**Problem description:** Output the entries below exactly as written, omitting pictures.

**Given entries:**
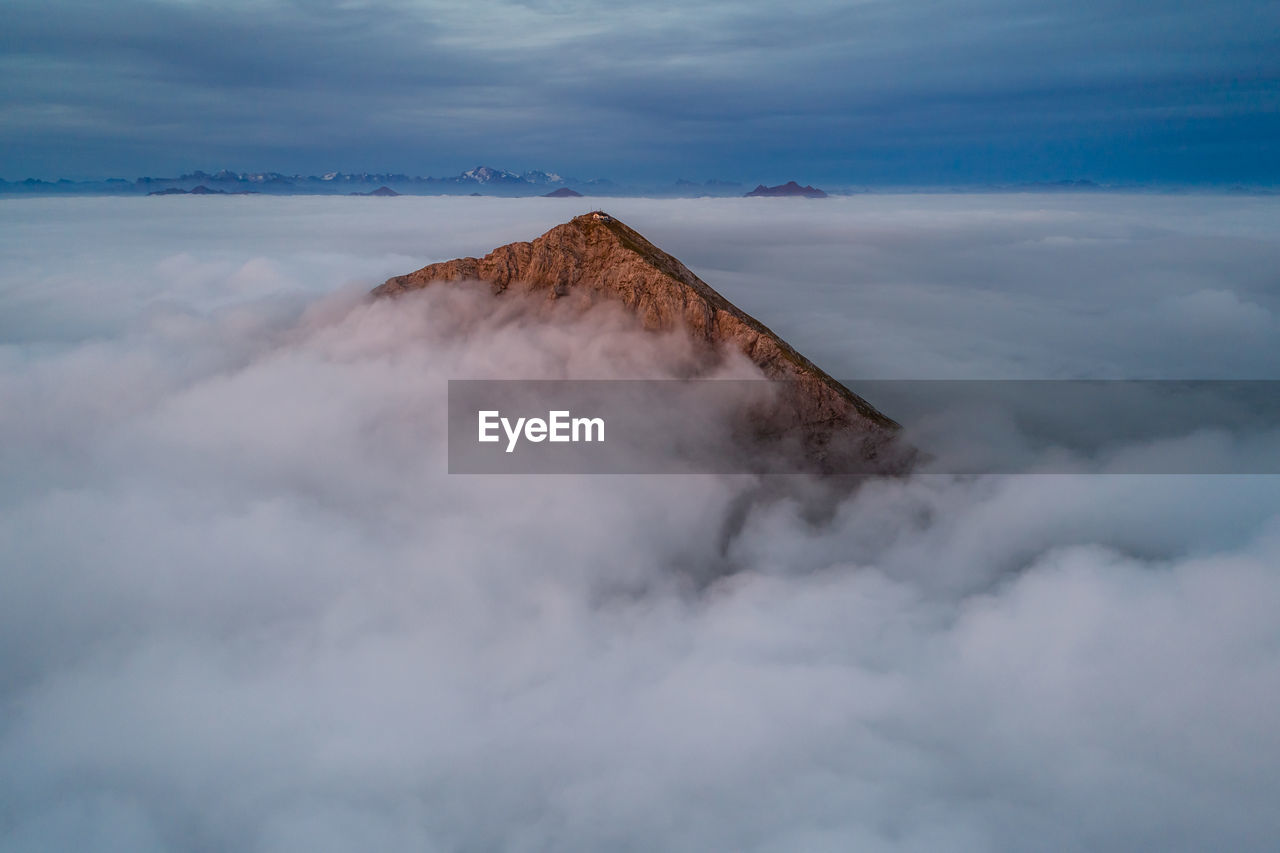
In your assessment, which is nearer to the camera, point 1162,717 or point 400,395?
point 1162,717

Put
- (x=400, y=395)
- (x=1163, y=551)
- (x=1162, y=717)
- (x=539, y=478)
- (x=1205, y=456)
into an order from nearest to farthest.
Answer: (x=1162, y=717)
(x=1163, y=551)
(x=539, y=478)
(x=400, y=395)
(x=1205, y=456)

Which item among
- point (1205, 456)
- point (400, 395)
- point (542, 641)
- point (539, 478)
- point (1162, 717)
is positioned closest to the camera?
point (1162, 717)

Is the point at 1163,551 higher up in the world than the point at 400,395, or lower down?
lower down

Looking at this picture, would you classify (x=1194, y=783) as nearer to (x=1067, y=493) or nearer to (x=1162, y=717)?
(x=1162, y=717)

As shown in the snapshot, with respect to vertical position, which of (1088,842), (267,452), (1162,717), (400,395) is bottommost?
(1088,842)

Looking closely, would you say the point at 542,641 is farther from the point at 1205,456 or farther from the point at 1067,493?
the point at 1205,456

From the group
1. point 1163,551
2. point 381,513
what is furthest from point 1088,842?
point 381,513
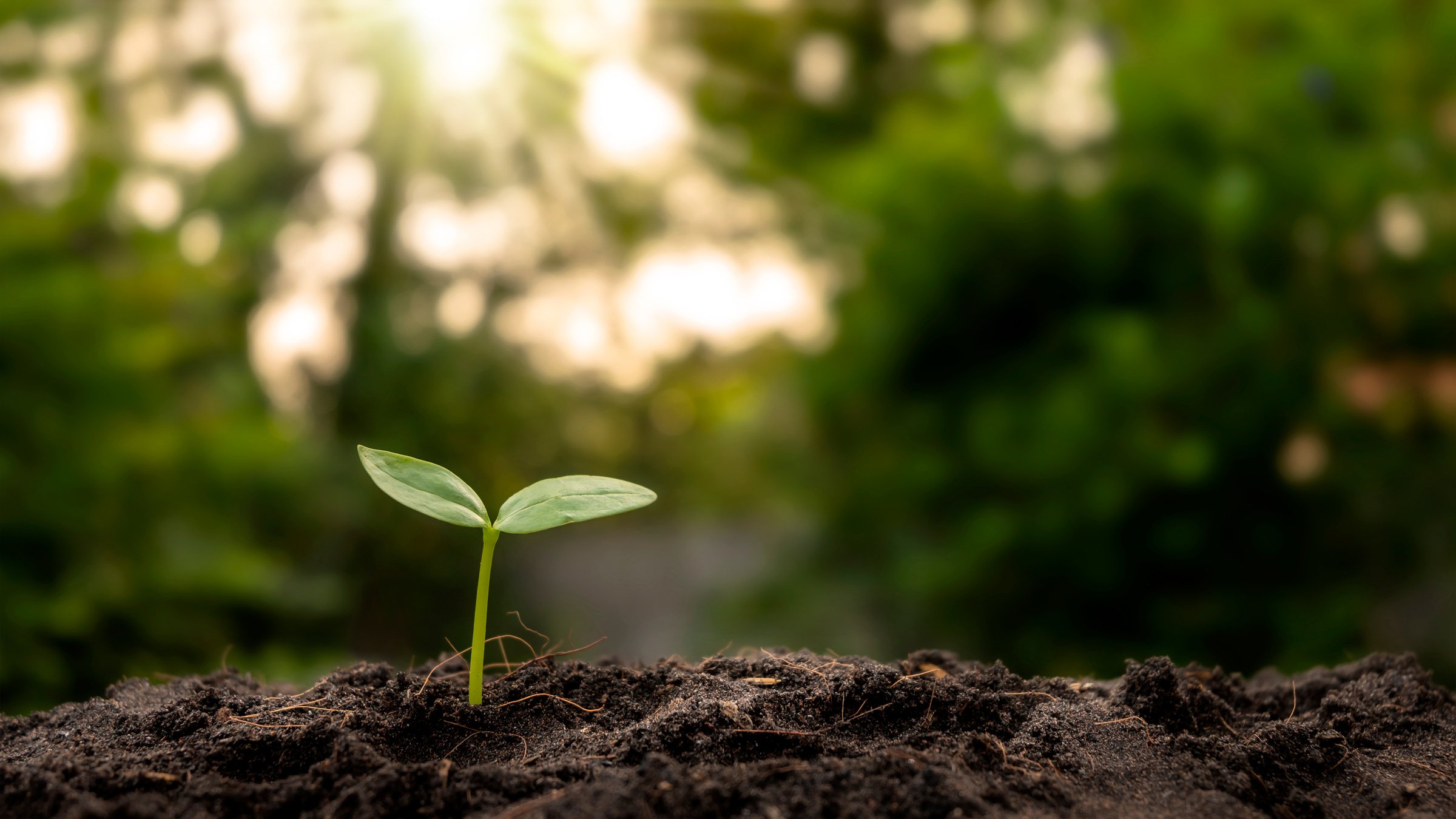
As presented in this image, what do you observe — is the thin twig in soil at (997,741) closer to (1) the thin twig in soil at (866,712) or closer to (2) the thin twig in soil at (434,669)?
(1) the thin twig in soil at (866,712)

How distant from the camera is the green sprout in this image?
0.80m

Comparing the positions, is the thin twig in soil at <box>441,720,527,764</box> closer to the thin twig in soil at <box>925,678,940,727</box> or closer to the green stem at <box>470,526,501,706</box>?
the green stem at <box>470,526,501,706</box>

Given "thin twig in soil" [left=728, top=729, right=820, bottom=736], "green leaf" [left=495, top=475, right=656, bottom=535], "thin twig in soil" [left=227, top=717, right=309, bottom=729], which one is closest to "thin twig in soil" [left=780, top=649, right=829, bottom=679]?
"thin twig in soil" [left=728, top=729, right=820, bottom=736]

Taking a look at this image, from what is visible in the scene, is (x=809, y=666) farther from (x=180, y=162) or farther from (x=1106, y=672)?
(x=180, y=162)

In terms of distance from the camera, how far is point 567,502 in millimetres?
824

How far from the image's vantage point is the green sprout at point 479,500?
0.80m

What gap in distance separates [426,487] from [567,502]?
0.13 meters

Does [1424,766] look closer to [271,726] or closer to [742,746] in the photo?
[742,746]

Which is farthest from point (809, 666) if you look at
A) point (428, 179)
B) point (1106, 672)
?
point (428, 179)

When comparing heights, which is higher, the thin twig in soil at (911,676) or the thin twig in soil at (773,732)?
the thin twig in soil at (911,676)

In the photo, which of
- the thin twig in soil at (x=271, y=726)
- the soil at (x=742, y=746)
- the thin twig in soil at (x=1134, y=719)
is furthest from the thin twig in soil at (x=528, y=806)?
the thin twig in soil at (x=1134, y=719)

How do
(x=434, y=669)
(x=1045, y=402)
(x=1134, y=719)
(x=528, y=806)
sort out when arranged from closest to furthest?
1. (x=528, y=806)
2. (x=1134, y=719)
3. (x=434, y=669)
4. (x=1045, y=402)

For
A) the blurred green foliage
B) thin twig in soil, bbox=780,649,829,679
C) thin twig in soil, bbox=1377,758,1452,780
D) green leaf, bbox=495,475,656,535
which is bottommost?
thin twig in soil, bbox=1377,758,1452,780

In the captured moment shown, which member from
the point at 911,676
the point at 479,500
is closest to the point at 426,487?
the point at 479,500
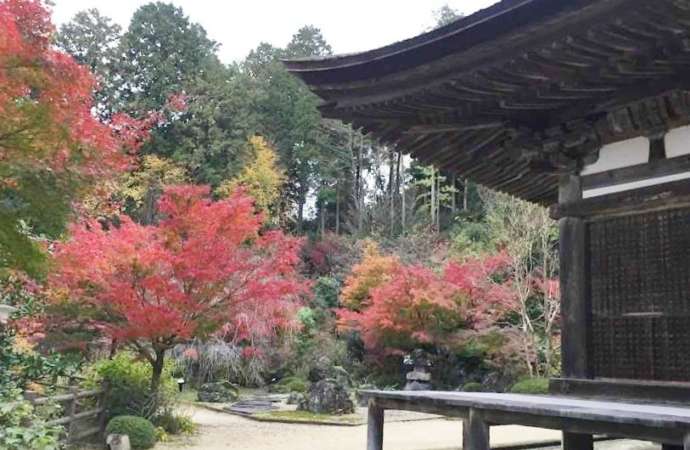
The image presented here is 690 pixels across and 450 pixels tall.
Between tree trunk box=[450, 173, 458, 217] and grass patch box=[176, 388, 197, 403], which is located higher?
tree trunk box=[450, 173, 458, 217]

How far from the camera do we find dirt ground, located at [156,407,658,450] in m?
10.9

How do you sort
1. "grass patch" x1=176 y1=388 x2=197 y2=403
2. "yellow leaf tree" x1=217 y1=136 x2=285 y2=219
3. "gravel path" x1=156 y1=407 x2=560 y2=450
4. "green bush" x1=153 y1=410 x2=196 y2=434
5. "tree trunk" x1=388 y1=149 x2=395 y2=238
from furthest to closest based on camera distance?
1. "yellow leaf tree" x1=217 y1=136 x2=285 y2=219
2. "tree trunk" x1=388 y1=149 x2=395 y2=238
3. "grass patch" x1=176 y1=388 x2=197 y2=403
4. "green bush" x1=153 y1=410 x2=196 y2=434
5. "gravel path" x1=156 y1=407 x2=560 y2=450

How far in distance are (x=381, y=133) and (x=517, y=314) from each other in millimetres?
17132

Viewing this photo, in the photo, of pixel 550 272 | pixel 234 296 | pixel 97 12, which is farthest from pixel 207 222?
pixel 97 12

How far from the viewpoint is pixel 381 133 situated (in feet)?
18.5

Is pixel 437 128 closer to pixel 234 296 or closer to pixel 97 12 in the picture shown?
pixel 234 296

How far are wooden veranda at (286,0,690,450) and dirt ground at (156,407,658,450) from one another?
503 centimetres

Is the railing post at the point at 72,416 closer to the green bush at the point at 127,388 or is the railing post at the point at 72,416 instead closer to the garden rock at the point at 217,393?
the green bush at the point at 127,388

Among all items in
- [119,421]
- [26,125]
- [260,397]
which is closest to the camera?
[26,125]

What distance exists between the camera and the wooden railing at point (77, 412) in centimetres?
985

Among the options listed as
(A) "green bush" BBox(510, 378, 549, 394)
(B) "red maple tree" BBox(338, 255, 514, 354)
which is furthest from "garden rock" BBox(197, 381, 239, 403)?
(A) "green bush" BBox(510, 378, 549, 394)

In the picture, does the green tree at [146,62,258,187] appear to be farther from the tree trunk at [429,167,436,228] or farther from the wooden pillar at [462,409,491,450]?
the wooden pillar at [462,409,491,450]

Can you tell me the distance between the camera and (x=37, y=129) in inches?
269

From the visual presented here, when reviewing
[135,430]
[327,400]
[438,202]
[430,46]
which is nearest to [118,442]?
[135,430]
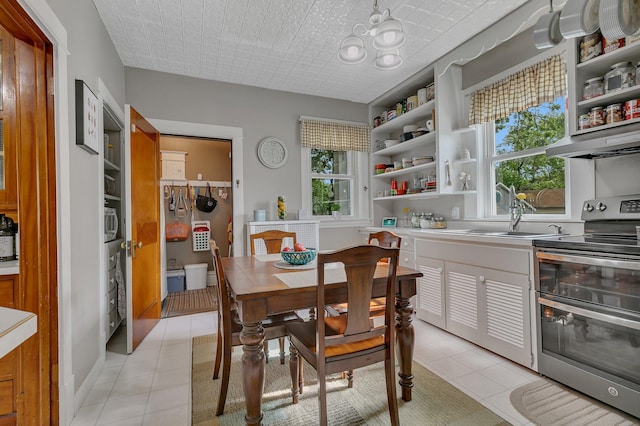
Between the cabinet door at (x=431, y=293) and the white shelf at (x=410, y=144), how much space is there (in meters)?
1.33

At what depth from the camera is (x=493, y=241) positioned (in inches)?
93.6

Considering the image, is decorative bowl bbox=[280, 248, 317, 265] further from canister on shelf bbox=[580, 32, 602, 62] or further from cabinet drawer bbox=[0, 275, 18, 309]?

**Problem solution:**
In your assessment, which is nearer to the camera, point 1162,717 or point 400,395?
point 1162,717

Put
- (x=400, y=395)
- (x=1163, y=551)
- (x=1162, y=717)
- (x=539, y=478)
- (x=1205, y=456)
into an order from nearest to farthest.
Answer: (x=1162, y=717)
(x=1163, y=551)
(x=539, y=478)
(x=400, y=395)
(x=1205, y=456)

Which item among
- point (1205, 456)
- point (400, 395)
- point (542, 641)
- point (539, 478)
- point (1162, 717)
is positioned closest to the camera?
point (1162, 717)

Is the point at 1163,551 higher up in the world than the point at 400,395, or lower down?
lower down

Looking at this picture, would you classify (x=1194, y=783) as nearer to (x=1067, y=493) or nearer to (x=1162, y=717)?
(x=1162, y=717)

As shown in the snapshot, with respect to vertical position, which of (1088,842), (267,452), (1162,717), (400,395) is bottommost?
(1088,842)

Looking closely, would you say the point at 542,641 is farther from the point at 1205,456 or farther from the point at 1067,493?
the point at 1205,456

From the group
1. point 1163,551
2. point 381,513
what is furthest from point 1088,842?
point 381,513
As presented in this image, what do you observe — is the thin twig in soil at (997,741) closer to (1) the thin twig in soil at (866,712) or closer to (2) the thin twig in soil at (434,669)?
(1) the thin twig in soil at (866,712)

How distant from the camera is the green sprout in this image?
0.80m

Comparing the positions, is the thin twig in soil at <box>441,720,527,764</box> closer to the thin twig in soil at <box>925,678,940,727</box> or closer to the green stem at <box>470,526,501,706</box>?
the green stem at <box>470,526,501,706</box>

Given "thin twig in soil" [left=728, top=729, right=820, bottom=736], "green leaf" [left=495, top=475, right=656, bottom=535], "thin twig in soil" [left=227, top=717, right=309, bottom=729], which one is closest to "thin twig in soil" [left=780, top=649, right=829, bottom=679]?
"thin twig in soil" [left=728, top=729, right=820, bottom=736]

Taking a look at this image, from what is visible in the scene, is (x=809, y=666) farther from (x=180, y=162) or farther from (x=1106, y=672)?
(x=180, y=162)

In terms of distance from the camera, how far is point 567,502 in millimetres?
824

How far from the image's vantage point is the green sprout at point 479,500?
0.80m

What gap in distance separates [426,487] from [567,502]?
0.13 meters

Does [1424,766] look closer to [271,726] or closer to [742,746] in the photo?
[742,746]

Which is farthest from point (809, 666) if you look at
A) point (428, 179)
B) point (1106, 672)
?
point (428, 179)

When comparing heights, which is higher, the thin twig in soil at (911,676) or the thin twig in soil at (773,732)?
the thin twig in soil at (911,676)

In the photo, which of
- the thin twig in soil at (x=271, y=726)
- the soil at (x=742, y=746)
- the thin twig in soil at (x=1134, y=719)
is furthest from the thin twig in soil at (x=528, y=806)?
the thin twig in soil at (x=1134, y=719)

How do
(x=434, y=669)
(x=1045, y=402)
(x=1134, y=719)
(x=528, y=806)
sort out when arranged from closest to furthest?
1. (x=528, y=806)
2. (x=1134, y=719)
3. (x=434, y=669)
4. (x=1045, y=402)

For
A) the blurred green foliage
B) thin twig in soil, bbox=780,649,829,679
C) thin twig in soil, bbox=1377,758,1452,780
D) green leaf, bbox=495,475,656,535
which is bottommost?
thin twig in soil, bbox=1377,758,1452,780

In the captured moment shown, which member from
the point at 911,676
the point at 479,500
is closest to the point at 426,487?
the point at 479,500
The image presented here is 690 pixels across and 450 pixels tall.
Between tree trunk box=[450, 173, 458, 217] and grass patch box=[176, 388, 197, 403], which is located higher?
tree trunk box=[450, 173, 458, 217]

How far from the camera do we find dirt ground, located at [156,407,658,450] in m?
10.9

How do you sort
1. "grass patch" x1=176 y1=388 x2=197 y2=403
2. "yellow leaf tree" x1=217 y1=136 x2=285 y2=219
3. "gravel path" x1=156 y1=407 x2=560 y2=450
4. "green bush" x1=153 y1=410 x2=196 y2=434
5. "tree trunk" x1=388 y1=149 x2=395 y2=238
from furthest to closest based on camera distance?
1. "yellow leaf tree" x1=217 y1=136 x2=285 y2=219
2. "tree trunk" x1=388 y1=149 x2=395 y2=238
3. "grass patch" x1=176 y1=388 x2=197 y2=403
4. "green bush" x1=153 y1=410 x2=196 y2=434
5. "gravel path" x1=156 y1=407 x2=560 y2=450

How far in distance are (x=381, y=133) and (x=517, y=314) from each other in millimetres?
17132

Viewing this photo, in the photo, of pixel 550 272 | pixel 234 296 | pixel 97 12, which is farthest from pixel 207 222?
pixel 97 12

How far from the viewpoint is pixel 381 133 situated (in feet)?
18.5

Is pixel 437 128 closer to pixel 234 296 or closer to pixel 97 12 in the picture shown?
pixel 234 296

How far are wooden veranda at (286,0,690,450) and dirt ground at (156,407,658,450) from one another?
503 centimetres

Is the railing post at the point at 72,416 closer to the green bush at the point at 127,388 or is the railing post at the point at 72,416 instead closer to the garden rock at the point at 217,393?
the green bush at the point at 127,388

Among all items in
- [119,421]
- [26,125]
- [260,397]
which is closest to the camera?
[26,125]

What distance exists between the camera and the wooden railing at point (77, 412) in centimetres?
985

Among the options listed as
(A) "green bush" BBox(510, 378, 549, 394)
(B) "red maple tree" BBox(338, 255, 514, 354)
which is furthest from "garden rock" BBox(197, 381, 239, 403)?
(A) "green bush" BBox(510, 378, 549, 394)

In the picture, does the green tree at [146,62,258,187] appear to be farther from the tree trunk at [429,167,436,228] or farther from the wooden pillar at [462,409,491,450]?
the wooden pillar at [462,409,491,450]

Can you tell me the distance between the camera and (x=37, y=129) in inches?
269

From the visual presented here, when reviewing
[135,430]
[327,400]
[438,202]
[430,46]
which is nearest to [118,442]?
[135,430]
Between the cabinet door at (x=431, y=293) and the white shelf at (x=410, y=144), how much space is there (in meters)?
1.33

At what depth from the camera is (x=493, y=241) positioned (in inches)?
93.6

Considering the image, is decorative bowl bbox=[280, 248, 317, 265] further from canister on shelf bbox=[580, 32, 602, 62] or further from cabinet drawer bbox=[0, 275, 18, 309]?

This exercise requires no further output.